In a week of uncharacteristic weather for the closing rounds of the NUE Series, which also included the Park City Point 2 Point in Park City, Nevada, on September 1, all three final races saw heavy pre-race rains.
“We were also affected a day earlier at the NUE race in Park City where we had thunderstorms that came through… and produced flooding in Las Vegas,” O’Dell said. “And Shenandoah the next day was getting hit by Isaac, so really two days in a row,” he explained, adding, “the Fool’s Gold got hit as well in the morning, but it actually improved the course there.”
Two primary ramifications of Isaac and its related storm fronts were on the nature of the course and, by extension, on safety procedures.
O’Dell said that the weather had actually improved the course for the Fool’s Gold 100. “It’s been so dry in Georgia, and all over really, but the racers said that the course really tacked up nice after that.”
The rains had the opposite effect on the Shenandoah 100. “In Shenandoah, [the rain] made the course a little more slick… and that definitely had an effect on the race.
“I don’t ever remember a storm at Shenandoah,” O’Dell added. “Since it’s been an NUE race, we’ve never had weather there.”
While the Shenandoah 100, raced over two 50-mile laps, ran without any weather-related injuries, the Fool’s Gold 100 saw a downed tree block the course, inhibiting the movements of safety workers.
“We had a racer that got injured, so it affected us getting to that racer,” O’Dell said.
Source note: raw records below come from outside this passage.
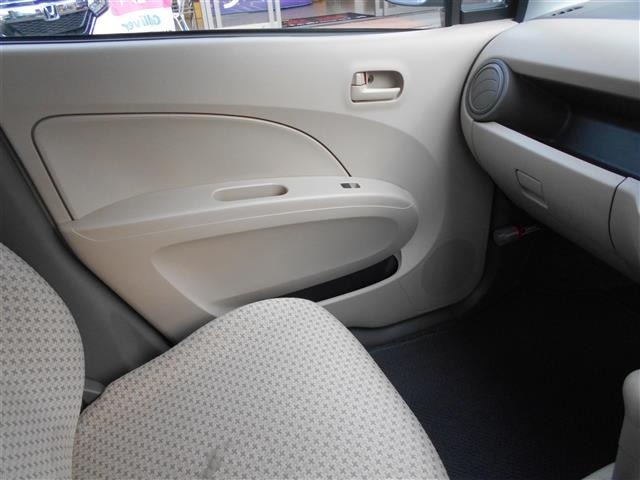 Suzuki ALTO 2012 7031544-2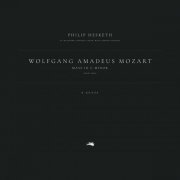 Wolfgang Amadeus Mozart - Mass in C Minor, K. 427/417a (2024)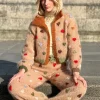 BOLERO MON AMOUR BEIGE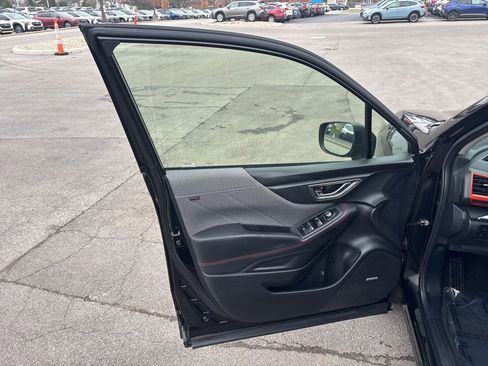 Used 2019 Subaru Forester Sport w/ Popular Package #2 image 19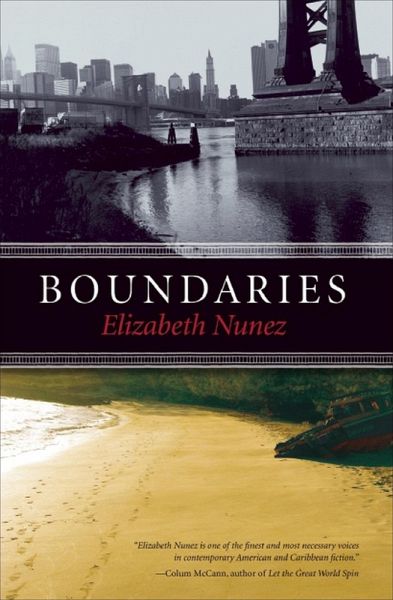 Boundaries (eBook, ePUB)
The injured rider, who sustained “a dislocated hip and some broken ribs,” was assisted after rescue workers cut through the fallen tree.
Bishop’s teammate, Alex Grant, won the Park City Point 2 Point men’s race. Sue Haywood (Stan’s NoTubes) won the women’s Shenandoah 100, Cheryl Sornson (Team CF) won the following week’s Fool’s Gold 100, and Amanda Carey, who O’Dell said was near the downed tree at Fool’s Gold, won the women’s Park City Point 2 Point.